Dell Inc. is bringing InfiniBand capabilities to its high-performance computing cluster configurations via technology from Topspin Communications Inc.
The addition of InfiniBand switches is a continuation of Dells drive to offer industry-standard technology to its customers, said Victor Mashayekhi, development manager for Dells HPC initiatives.
“[InfiniBand] gives us that opportunity to give customers a standardized solution at a very good cost,” Mashayekhi, in Round Rock, Texas, said in an interview Tuesday.
Dell bundles hardware, software and services into its HPC cluster configurations, which scale from eight to 128 nodes. Mashayekhi said the 64-node configuration will come bundled with InfiniBand, although the company can include the low-latency, high-bandwidth interconnect with the 128-node cluster if requested, he said. The 24-node configuration also will come bundled with InfiniBand, and Topspins switches will be added to configurations for Oracle Corp.s 10Gg platform later this year.
Currently Dell offers the higher cluster with either Gigabit Ethernet, Fast Ethernet or Myrinet from Myricom Inc.

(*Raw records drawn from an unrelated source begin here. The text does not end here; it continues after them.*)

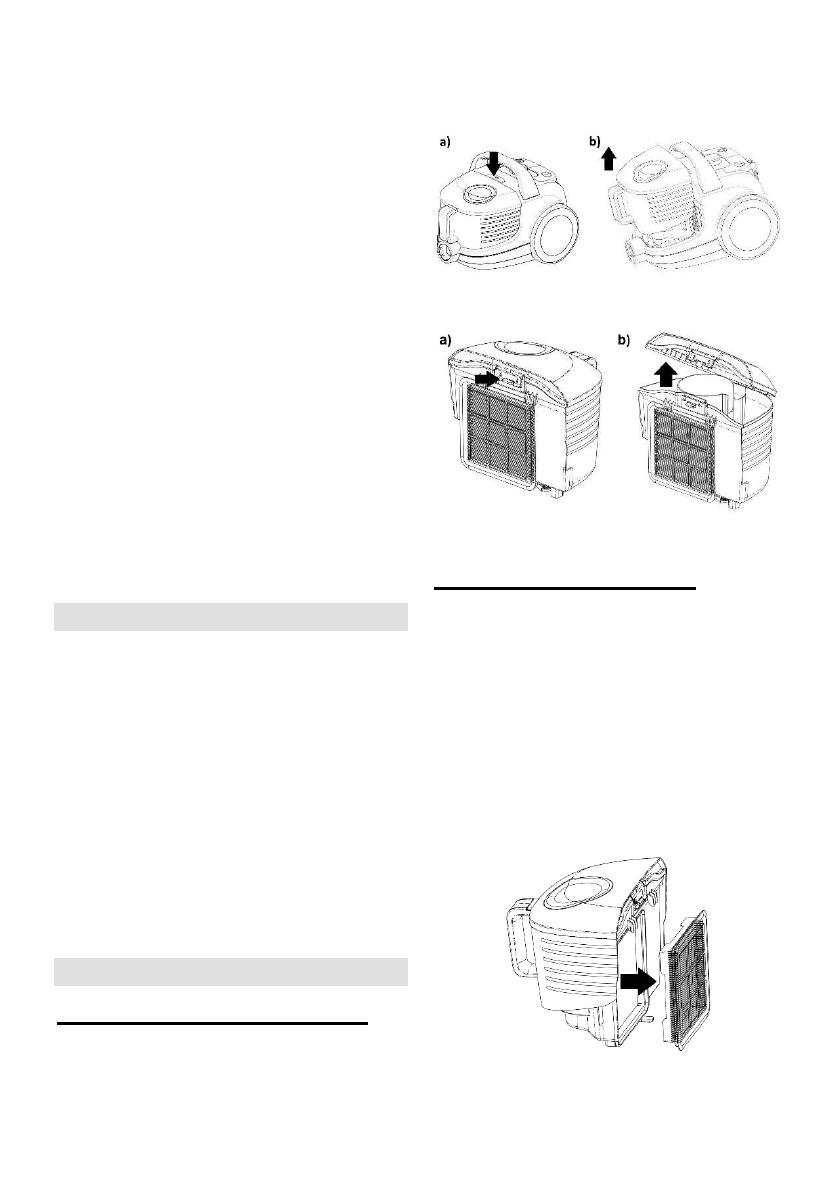 a)

b)

a)

b)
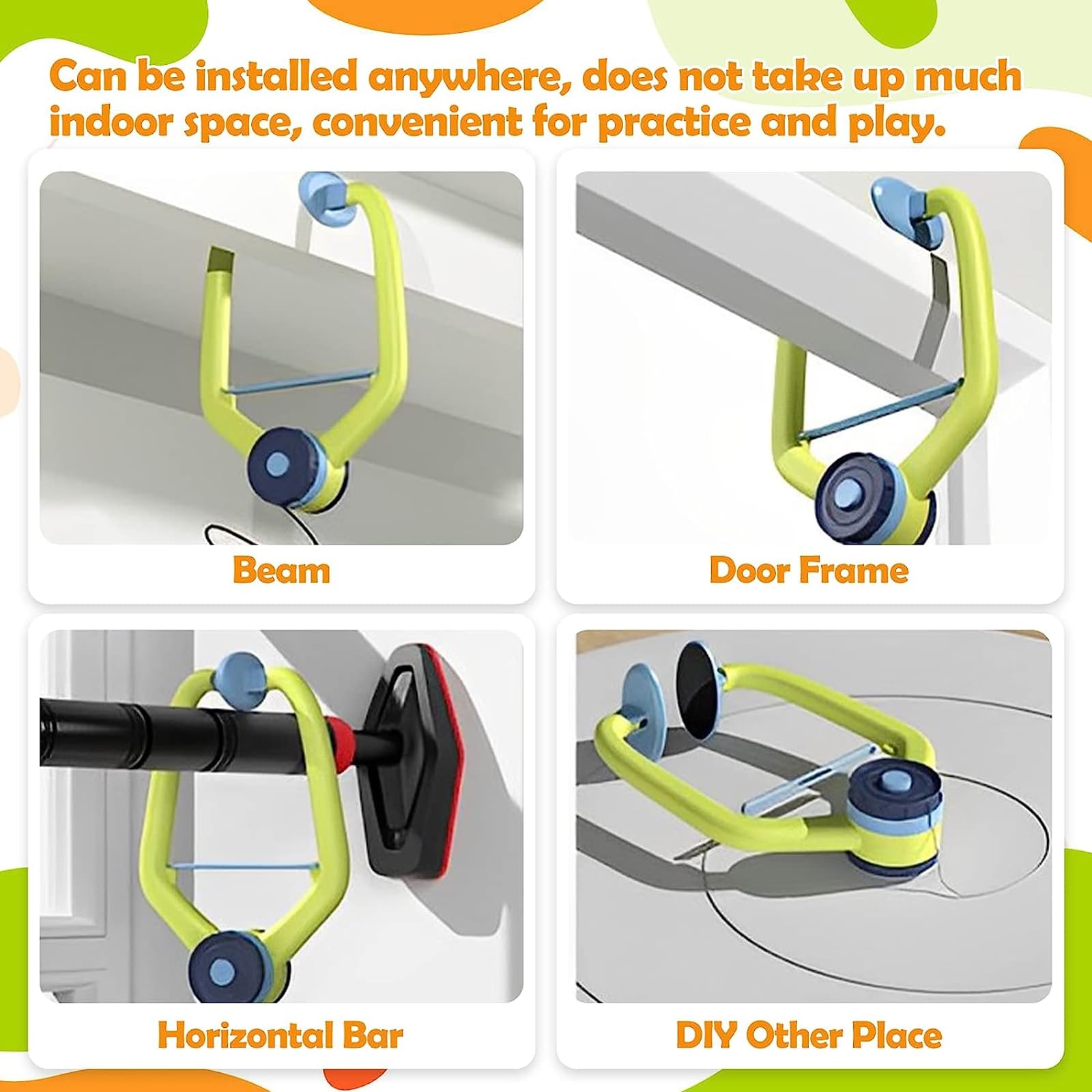 Can be installed anywhere, does not take up much indoor space, convenient for practice and play.

Beam

Door Frame

Horizontal Bar

DIY Other Place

The InfiniBand configurations, supporting Red Hat Inc.s Enterprise Linux operating system, will start shipping later this quarter.
Topspin, of Mountain View, Calif., has entered into agreements with other OEMs, including IBM and Sun Microsystems Inc. The company makes switches and adapters designed to integrate the high-bandwidth, low-latency technology into data centers.
Topspin and other InfiniBand vendors offer products with throughput speeds of 10G-bps switches, and have said 30G-bps switches will start coming out later this year.